Each time you click, you get a different object until eventually you get back to where you started and the whole sequence goes around again. It sounds annoying but I found it very easy to get used to and even easier to use. If you would like more immediate access to the specific item you're after, you can click the magnifying glass for a full screen of everything in that category instead.

All the pieces fit together flawlessly. If they overlap it still works. You can move them about as much as you like to get an exact fit but just about everything I placed already looked like it was in the right spot. 

The whole thing is side-scrolling 2D with a very convincing depth of perspective. Considering you can only place items face-on, the results are amazingly nuanced. I did wish there was a way to place items at right angles to the PoV so I could put windows in a side wall but it may be I just hadn't placed enough pieces for access to something like that to appear.

The demo only gives you one of the three scenarios from the full game; The Sea. The other two are The Mountains and The City. After a certain point, a big "Thank You for playing the Demo" popped up and I thought I'd hit the time limit but after I cleared it I was able to carry on just the same as before.

I ended up playing for a shade under half an hour, by which time I'd built up the entire sea front. I could have gone on building but as you can see from the picture immediately above, I'd begun to move past charming, unspoilt Mediterranean fishing village into over-developed tourist trap so I thought I'd better stop.

The game is set to release exactly a month from now, on 8th March. From what I saw in the demo, it's certainly ready. I wishlisted it but I'm not sure I'll buy it. 

I find it hard to say how much use I'd get out of something like this. It does what it sets out to do just about perfectly but whether what it's doing is enough to hold my attention for more than an hour or two is something I don't think I'd know until I tried.

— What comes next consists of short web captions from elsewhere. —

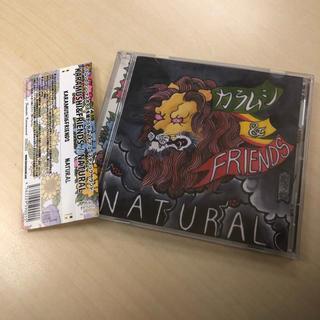 貴重! KARAMUSHI & FRIENDS / NATURAL(ワールドミュージック)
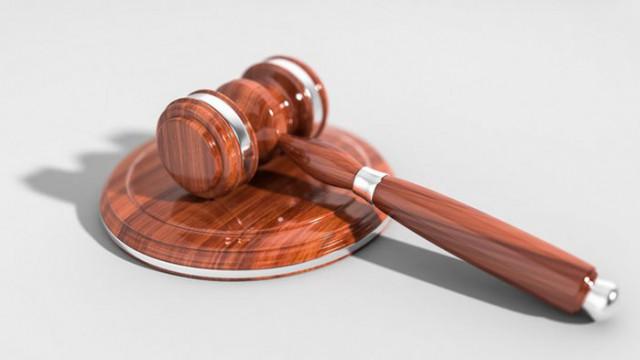 Подсъдима остава под стража, заради неявяване на съдебни заседания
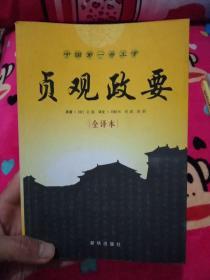 贞观政要(全译本)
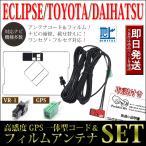 GPS一体型フィルムアンテナコードセット VR1 地デジ イクリプス AVN339M AVN668HD AVN778HD AVN669HD AVN978HDTV
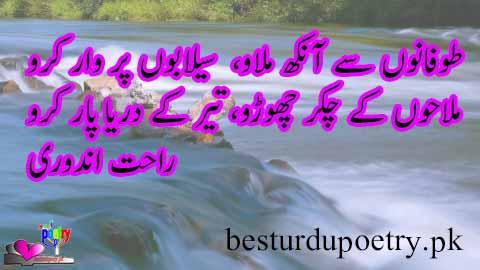 motivational poetry in urdu - tufanoo say aankh milao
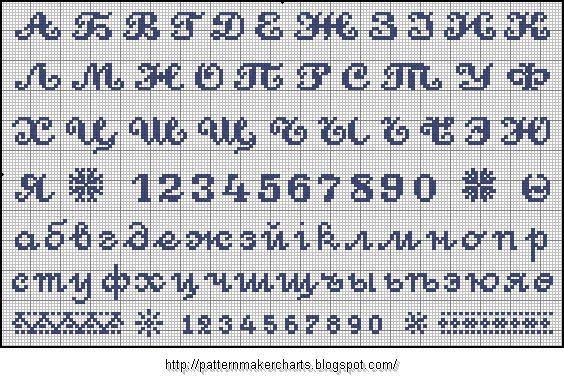 Ивритский алфавит схема вышивки 82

I suspect that I'd start to feel I was wasting my time after not too long but that seems to be an increasing theme for me with all video games these days. It's no reflection on Summer House.

As for how much it's going to cost... I couldn't find any indication at all on Steam. You would think that would be pertinent information for a demo of a game about to go live next month. Maybe the developer is just too relaxed to think of such things. If they spend all their time playing Summer House that seems entirely possible.